◆ Data for review:
[Start of Attachment]

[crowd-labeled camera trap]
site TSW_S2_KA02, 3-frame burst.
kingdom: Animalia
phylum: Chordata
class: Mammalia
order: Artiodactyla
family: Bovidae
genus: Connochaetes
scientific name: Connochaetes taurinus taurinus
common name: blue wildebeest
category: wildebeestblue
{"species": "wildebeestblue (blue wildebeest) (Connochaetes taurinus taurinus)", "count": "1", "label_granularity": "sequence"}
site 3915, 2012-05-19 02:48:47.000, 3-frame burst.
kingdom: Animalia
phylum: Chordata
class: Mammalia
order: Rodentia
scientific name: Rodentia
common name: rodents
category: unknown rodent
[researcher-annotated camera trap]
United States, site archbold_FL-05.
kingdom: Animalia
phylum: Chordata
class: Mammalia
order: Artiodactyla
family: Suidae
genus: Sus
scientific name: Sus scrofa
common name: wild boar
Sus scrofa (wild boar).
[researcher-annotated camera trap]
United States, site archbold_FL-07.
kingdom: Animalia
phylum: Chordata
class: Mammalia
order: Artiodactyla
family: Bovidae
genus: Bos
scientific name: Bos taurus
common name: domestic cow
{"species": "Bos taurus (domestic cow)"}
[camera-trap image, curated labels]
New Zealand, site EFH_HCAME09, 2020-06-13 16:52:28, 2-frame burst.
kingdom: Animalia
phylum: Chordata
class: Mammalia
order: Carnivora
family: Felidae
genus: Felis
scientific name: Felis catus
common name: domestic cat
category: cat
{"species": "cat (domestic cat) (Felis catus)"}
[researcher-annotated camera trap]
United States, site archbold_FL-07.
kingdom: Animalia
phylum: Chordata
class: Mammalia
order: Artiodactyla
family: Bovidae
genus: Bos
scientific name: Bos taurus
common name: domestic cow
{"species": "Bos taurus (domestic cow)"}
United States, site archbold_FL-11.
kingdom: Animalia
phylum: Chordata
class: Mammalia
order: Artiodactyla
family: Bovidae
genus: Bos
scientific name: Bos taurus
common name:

[End of Attachment]

◆ Exercise aim: Output the records in full, keeping them exactly as they are.

◆ Exercise response:
[crowd-labeled camera trap]
site TSW_S2_KA02, 3-frame burst.
kingdom: Animalia
phylum: Chordata
class: Mammalia
order: Artiodactyla
family: Bovidae
genus: Connochaetes
scientific name: Connochaetes taurinus taurinus
common name: blue wildebeest
category: wildebeestblue
{"species": "wildebeestblue (blue wildebeest) (Connochaetes taurinus taurinus)", "count": "1", "label_granularity": "sequence"}
site 3915, 2012-05-19 02:48:47.000, 3-frame burst.
kingdom: Animalia
phylum: Chordata
class: Mammalia
order: Rodentia
scientific name: Rodentia
common name: rodents
category: unknown rodent
[researcher-annotated camera trap]
United States, site archbold_FL-05.
kingdom: Animalia
phylum: Chordata
class: Mammalia
order: Artiodactyla
family: Suidae
genus: Sus
scientific name: Sus scrofa
common name: wild boar
Sus scrofa (wild boar).
[researcher-annotated camera trap]
United States, site archbold_FL-07.
kingdom: Animalia
phylum: Chordata
class: Mammalia
order: Artiodactyla
family: Bovidae
genus: Bos
scientific name: Bos taurus
common name: domestic cow
{"species": "Bos taurus (domestic cow)"}
[camera-trap image, curated labels]
New Zealand, site EFH_HCAME09, 2020-06-13 16:52:28, 2-frame burst.
kingdom: Animalia
phylum: Chordata
class: Mammalia
order: Carnivora
family: Felidae
genus: Felis
scientific name: Felis catus
common name: domestic cat
category: cat
{"species": "cat (domestic cat) (Felis catus)"}
[researcher-annotated camera trap]
United States, site archbold_FL-07.
kingdom: Animalia
phylum: Chordata
class: Mammalia
order: Artiodactyla
family: Bovidae
genus: Bos
scientific name: Bos taurus
common name: domestic cow
{"species": "Bos taurus (domestic cow)"}
United States, site archbold_FL-11.
kingdom: Animalia
phylum: Chordata
class: Mammalia
order: Artiodactyla
family: Bovidae
genus: Bos
scientific name: Bos taurus
common name:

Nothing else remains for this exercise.